The average car insurance premium for a car is $1,031 a year, according to the Insurance Information Institute. Coming up with that chunk of money can be challenging for some drivers; being able to pay a premium over time can help.
“Most flexible auto insurance policies allow customers multiple payment options,” says Loretta Worters, vice president of the Insurance Information Institute.
Naturally, pay-in-full policies are the least risky from the insurer’s standpoint, since the insurer is getting all of its money upfront. Recognizing that such a policy may not work for many consumers, most car insurers offer a monthly payment option as well.
Reducing the risk
While the ability to pay a premium over a period of time can be great for consumers, there is an element of uncertainty for the insurer. For example, if a driver has an accident, the insurer may have to settle a claim with no guarantee that the customer will finish making premium payments.
To reduce some of that risk, many insurers charge customers a down payment, typically due before the coverage kicks in. Generally, the down payment is a percentage of the premium that goes toward the entire balance.
Insurers typically come up with their own rules about which drivers are eligible for which payment options. For example, some may decide that customers need a strong credit history to be able to pay in installments. Some may have flexible payment plans for lower-income customers; others may offer that option to all customers. For example, Nationwide offers a down payment of one month’s premium to all customers in just about any state, says Elizabeth Stelzer, a Nationwide spokeswoman.

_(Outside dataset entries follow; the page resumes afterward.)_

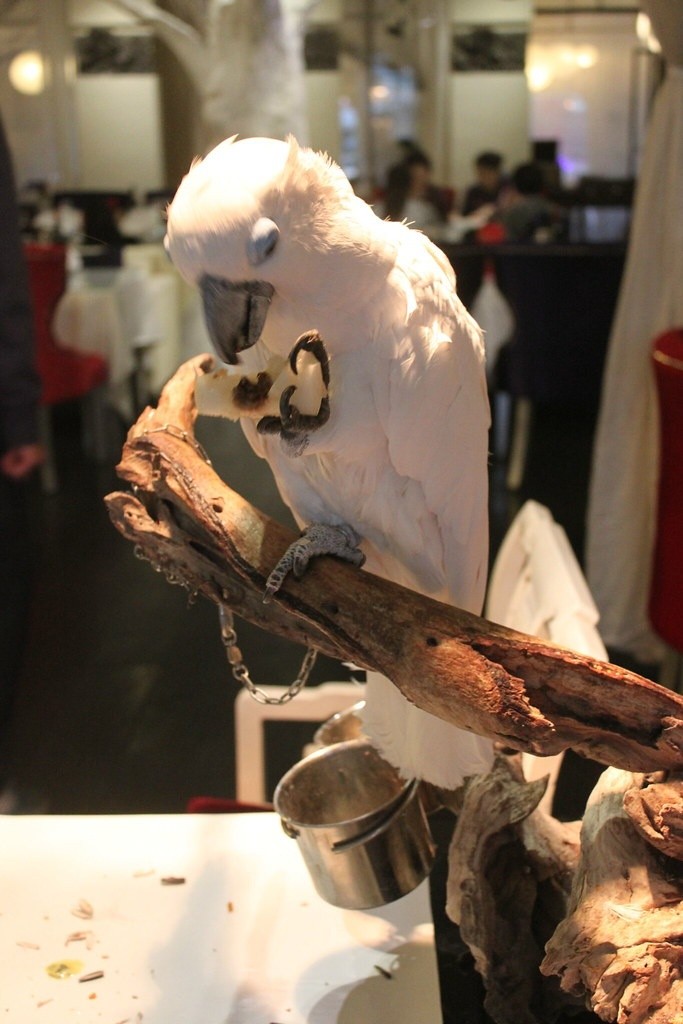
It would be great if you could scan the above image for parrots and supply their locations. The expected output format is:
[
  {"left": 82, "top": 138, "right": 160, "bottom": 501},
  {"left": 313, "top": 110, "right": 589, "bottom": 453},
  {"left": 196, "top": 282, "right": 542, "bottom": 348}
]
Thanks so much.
[{"left": 164, "top": 138, "right": 494, "bottom": 789}]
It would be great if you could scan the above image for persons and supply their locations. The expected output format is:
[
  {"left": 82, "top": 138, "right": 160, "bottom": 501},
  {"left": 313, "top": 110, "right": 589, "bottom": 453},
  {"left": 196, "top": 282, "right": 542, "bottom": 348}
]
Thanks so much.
[
  {"left": 0, "top": 107, "right": 49, "bottom": 812},
  {"left": 383, "top": 139, "right": 571, "bottom": 242}
]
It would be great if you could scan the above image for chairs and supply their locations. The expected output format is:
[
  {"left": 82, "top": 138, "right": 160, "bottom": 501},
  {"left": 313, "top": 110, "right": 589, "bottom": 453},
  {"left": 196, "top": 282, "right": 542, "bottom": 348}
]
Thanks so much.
[{"left": 19, "top": 242, "right": 109, "bottom": 498}]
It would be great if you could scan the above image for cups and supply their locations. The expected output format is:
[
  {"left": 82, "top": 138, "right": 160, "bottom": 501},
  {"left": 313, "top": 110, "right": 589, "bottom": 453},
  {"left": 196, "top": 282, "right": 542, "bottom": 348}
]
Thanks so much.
[{"left": 272, "top": 738, "right": 438, "bottom": 911}]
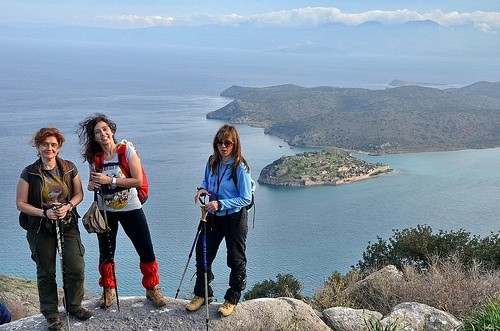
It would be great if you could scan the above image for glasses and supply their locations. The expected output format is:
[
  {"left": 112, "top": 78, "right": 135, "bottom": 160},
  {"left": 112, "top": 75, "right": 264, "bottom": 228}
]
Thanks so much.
[{"left": 215, "top": 139, "right": 234, "bottom": 147}]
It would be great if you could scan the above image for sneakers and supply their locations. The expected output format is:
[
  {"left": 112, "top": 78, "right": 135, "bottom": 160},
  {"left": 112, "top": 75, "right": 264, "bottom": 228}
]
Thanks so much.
[
  {"left": 46, "top": 315, "right": 62, "bottom": 331},
  {"left": 68, "top": 307, "right": 92, "bottom": 320},
  {"left": 185, "top": 296, "right": 214, "bottom": 312},
  {"left": 217, "top": 299, "right": 236, "bottom": 317},
  {"left": 146, "top": 284, "right": 166, "bottom": 307},
  {"left": 99, "top": 288, "right": 116, "bottom": 308}
]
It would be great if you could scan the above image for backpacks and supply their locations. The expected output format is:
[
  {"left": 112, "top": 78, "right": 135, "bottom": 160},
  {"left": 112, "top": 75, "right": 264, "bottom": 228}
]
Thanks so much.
[
  {"left": 93, "top": 144, "right": 148, "bottom": 206},
  {"left": 208, "top": 153, "right": 257, "bottom": 213}
]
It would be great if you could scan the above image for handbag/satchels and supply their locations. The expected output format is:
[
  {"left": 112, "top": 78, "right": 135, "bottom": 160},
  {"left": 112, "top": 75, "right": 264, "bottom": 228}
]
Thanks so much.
[{"left": 82, "top": 202, "right": 111, "bottom": 233}]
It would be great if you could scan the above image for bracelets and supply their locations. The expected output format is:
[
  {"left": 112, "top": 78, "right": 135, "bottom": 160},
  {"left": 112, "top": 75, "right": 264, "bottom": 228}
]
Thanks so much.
[
  {"left": 217, "top": 201, "right": 221, "bottom": 211},
  {"left": 43, "top": 208, "right": 50, "bottom": 219}
]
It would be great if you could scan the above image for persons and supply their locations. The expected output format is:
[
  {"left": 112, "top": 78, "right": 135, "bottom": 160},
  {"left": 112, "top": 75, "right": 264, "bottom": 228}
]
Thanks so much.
[
  {"left": 75, "top": 111, "right": 167, "bottom": 308},
  {"left": 15, "top": 127, "right": 93, "bottom": 331},
  {"left": 185, "top": 124, "right": 253, "bottom": 318}
]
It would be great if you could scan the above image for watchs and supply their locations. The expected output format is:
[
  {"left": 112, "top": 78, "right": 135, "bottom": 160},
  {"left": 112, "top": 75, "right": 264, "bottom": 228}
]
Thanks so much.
[
  {"left": 67, "top": 201, "right": 74, "bottom": 211},
  {"left": 108, "top": 176, "right": 117, "bottom": 189}
]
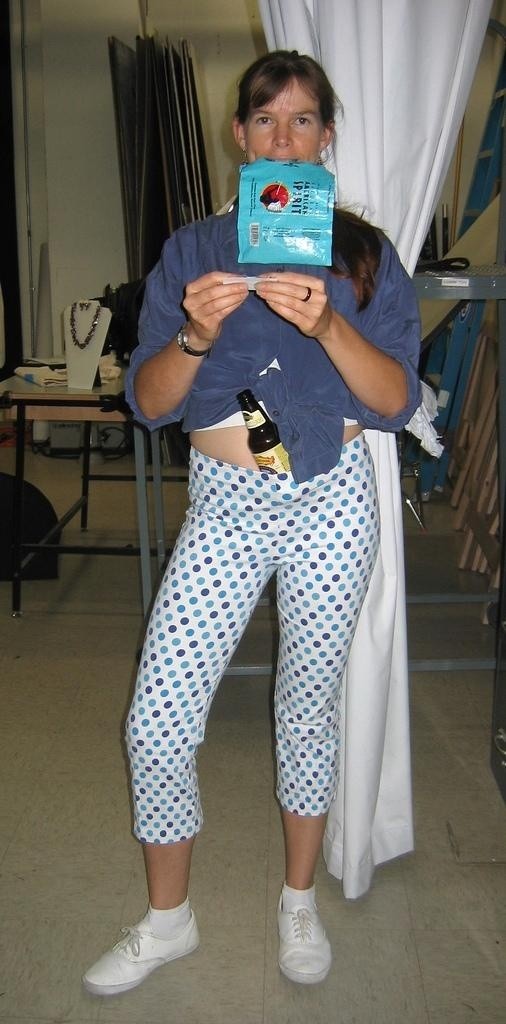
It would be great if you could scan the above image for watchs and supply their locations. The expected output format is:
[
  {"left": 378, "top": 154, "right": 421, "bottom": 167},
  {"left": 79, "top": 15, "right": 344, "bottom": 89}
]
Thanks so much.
[{"left": 175, "top": 317, "right": 214, "bottom": 358}]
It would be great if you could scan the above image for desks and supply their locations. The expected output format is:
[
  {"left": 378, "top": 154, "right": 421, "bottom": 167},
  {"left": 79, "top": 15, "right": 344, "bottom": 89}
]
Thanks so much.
[{"left": 0, "top": 361, "right": 156, "bottom": 636}]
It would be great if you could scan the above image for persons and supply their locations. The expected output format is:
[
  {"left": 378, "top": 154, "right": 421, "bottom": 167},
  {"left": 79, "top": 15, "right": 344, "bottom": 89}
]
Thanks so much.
[{"left": 81, "top": 46, "right": 419, "bottom": 996}]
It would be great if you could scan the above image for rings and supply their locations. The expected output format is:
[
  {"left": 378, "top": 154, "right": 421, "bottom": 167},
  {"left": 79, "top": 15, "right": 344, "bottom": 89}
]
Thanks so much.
[{"left": 299, "top": 282, "right": 316, "bottom": 303}]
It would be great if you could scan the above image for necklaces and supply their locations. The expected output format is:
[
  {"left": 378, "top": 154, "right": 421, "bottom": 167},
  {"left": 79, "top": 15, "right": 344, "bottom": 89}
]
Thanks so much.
[{"left": 71, "top": 300, "right": 100, "bottom": 351}]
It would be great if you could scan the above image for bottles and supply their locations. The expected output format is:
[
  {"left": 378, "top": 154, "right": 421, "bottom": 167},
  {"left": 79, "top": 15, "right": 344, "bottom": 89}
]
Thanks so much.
[{"left": 235, "top": 387, "right": 293, "bottom": 474}]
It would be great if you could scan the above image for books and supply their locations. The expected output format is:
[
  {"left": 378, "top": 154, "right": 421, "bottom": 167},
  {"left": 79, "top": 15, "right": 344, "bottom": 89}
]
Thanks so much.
[{"left": 14, "top": 352, "right": 68, "bottom": 386}]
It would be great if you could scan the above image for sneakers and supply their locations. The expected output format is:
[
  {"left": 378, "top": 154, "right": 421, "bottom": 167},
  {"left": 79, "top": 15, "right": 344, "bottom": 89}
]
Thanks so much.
[
  {"left": 82, "top": 912, "right": 199, "bottom": 996},
  {"left": 276, "top": 892, "right": 333, "bottom": 986}
]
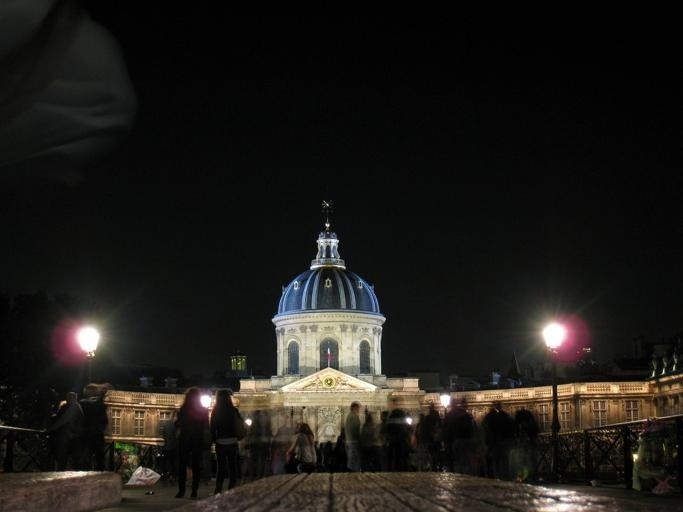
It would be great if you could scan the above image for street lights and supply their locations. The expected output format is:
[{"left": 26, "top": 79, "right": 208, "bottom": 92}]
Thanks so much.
[
  {"left": 198, "top": 392, "right": 211, "bottom": 413},
  {"left": 536, "top": 317, "right": 571, "bottom": 485},
  {"left": 73, "top": 321, "right": 105, "bottom": 387},
  {"left": 438, "top": 393, "right": 452, "bottom": 417}
]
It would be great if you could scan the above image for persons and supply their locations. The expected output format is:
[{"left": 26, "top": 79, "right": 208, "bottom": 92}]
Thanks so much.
[
  {"left": 173, "top": 387, "right": 540, "bottom": 498},
  {"left": 42, "top": 382, "right": 110, "bottom": 472}
]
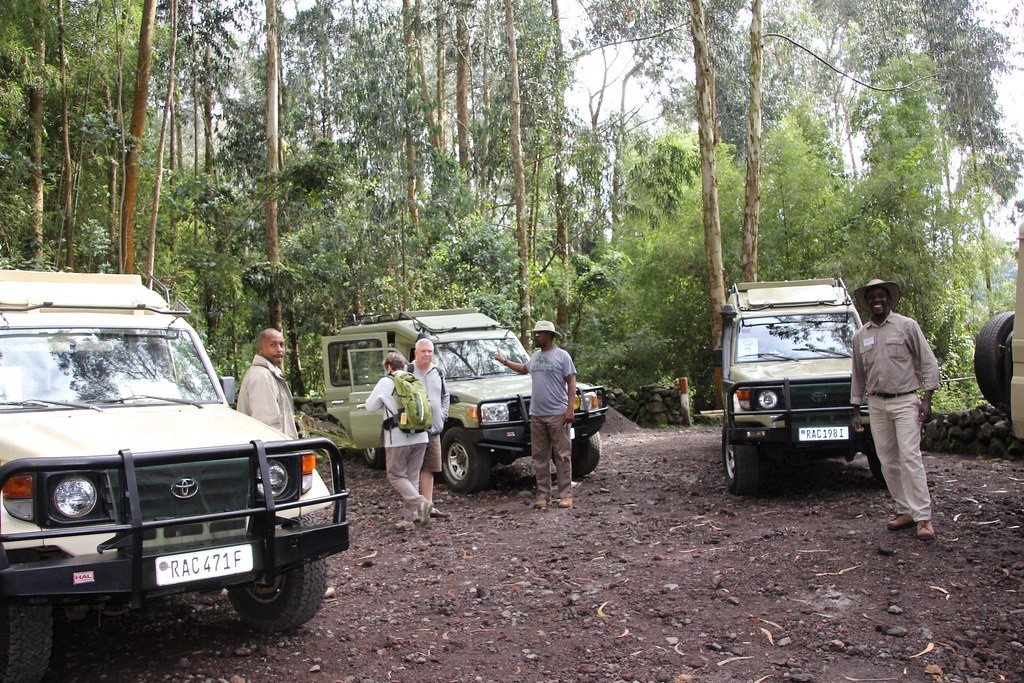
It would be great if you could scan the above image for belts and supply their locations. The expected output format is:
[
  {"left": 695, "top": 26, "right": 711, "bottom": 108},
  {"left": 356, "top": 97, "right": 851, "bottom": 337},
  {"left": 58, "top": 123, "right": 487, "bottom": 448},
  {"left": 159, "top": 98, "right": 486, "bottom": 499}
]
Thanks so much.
[{"left": 871, "top": 390, "right": 916, "bottom": 398}]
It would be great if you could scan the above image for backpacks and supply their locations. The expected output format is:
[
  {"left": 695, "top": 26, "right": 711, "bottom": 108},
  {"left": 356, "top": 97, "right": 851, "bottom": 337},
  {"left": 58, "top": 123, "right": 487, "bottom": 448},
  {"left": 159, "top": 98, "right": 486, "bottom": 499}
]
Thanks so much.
[{"left": 383, "top": 371, "right": 433, "bottom": 434}]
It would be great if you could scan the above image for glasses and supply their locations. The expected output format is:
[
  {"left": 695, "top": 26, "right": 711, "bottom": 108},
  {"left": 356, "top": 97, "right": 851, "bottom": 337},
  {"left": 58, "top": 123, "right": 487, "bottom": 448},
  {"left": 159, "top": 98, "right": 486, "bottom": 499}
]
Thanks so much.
[{"left": 534, "top": 332, "right": 546, "bottom": 337}]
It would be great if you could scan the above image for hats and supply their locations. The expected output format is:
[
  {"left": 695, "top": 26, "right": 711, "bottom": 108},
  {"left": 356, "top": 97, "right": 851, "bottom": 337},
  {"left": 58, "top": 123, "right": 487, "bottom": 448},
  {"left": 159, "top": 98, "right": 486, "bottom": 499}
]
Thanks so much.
[
  {"left": 855, "top": 279, "right": 901, "bottom": 313},
  {"left": 528, "top": 321, "right": 562, "bottom": 339}
]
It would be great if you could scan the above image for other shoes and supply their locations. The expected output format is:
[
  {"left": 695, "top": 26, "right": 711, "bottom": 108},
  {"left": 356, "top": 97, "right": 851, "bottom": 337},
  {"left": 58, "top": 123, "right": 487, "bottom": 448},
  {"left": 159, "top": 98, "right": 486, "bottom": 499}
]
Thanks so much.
[
  {"left": 430, "top": 509, "right": 448, "bottom": 517},
  {"left": 395, "top": 520, "right": 414, "bottom": 531},
  {"left": 420, "top": 501, "right": 430, "bottom": 526}
]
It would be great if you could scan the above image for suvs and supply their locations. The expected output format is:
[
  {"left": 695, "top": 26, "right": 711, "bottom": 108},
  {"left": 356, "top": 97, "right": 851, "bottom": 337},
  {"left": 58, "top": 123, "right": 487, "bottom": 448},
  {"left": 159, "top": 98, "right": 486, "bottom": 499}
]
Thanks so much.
[
  {"left": 710, "top": 278, "right": 886, "bottom": 495},
  {"left": 974, "top": 223, "right": 1024, "bottom": 440},
  {"left": 293, "top": 307, "right": 605, "bottom": 498},
  {"left": 0, "top": 270, "right": 347, "bottom": 683}
]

In some cases, insurers offer more lenient payment options, such as lower down payments or no down payments at all to longtime customers when it’s time for them to renew their policies. For example, GEICO lets new customers put down 25 percent of the total premium and pay the entire bill in five installments. On the other hand, renewing GEICO policyholders need to put down only 16.66 percent of the total premium. They then would make five additional monthly payments of 16.67 percent each to pay the premium in full.
While low- and no-down-payment policies can be a lifesaver for someone low on cash, they come with their own set of downfalls.
• They may cost more money in the long run, since many insurers add a surcharge to each bill when a premium is divided into numerous installments.
• Using these options may make you ineligible for some discounts. For example, many insurers will award a discount to customers for paying the entire premium upfront, Worters says.
• You must keep up with the regular payments. If you don’t, you run the risk of having your insurance policy canceled, as you haven’t paid the entire premium upfront. However, one way to reduce the risk is to automate the process. Some insurers offer automatic payments from your checking account or credit card, Worters says.
Before going with a low- or no-down-payment option, consider all other alternatives. Even if the offer sounds good, another may be better. Other types of flexible payment plans include making payments every other week, as well as scheduling larger payments over a shorter period.
Always ask about incentives that come with each option. For example, Nationwide customers who choose to have their car insurance premiums paid monthly through automatic withdrawal can save up to $48 a year, Stelzer says.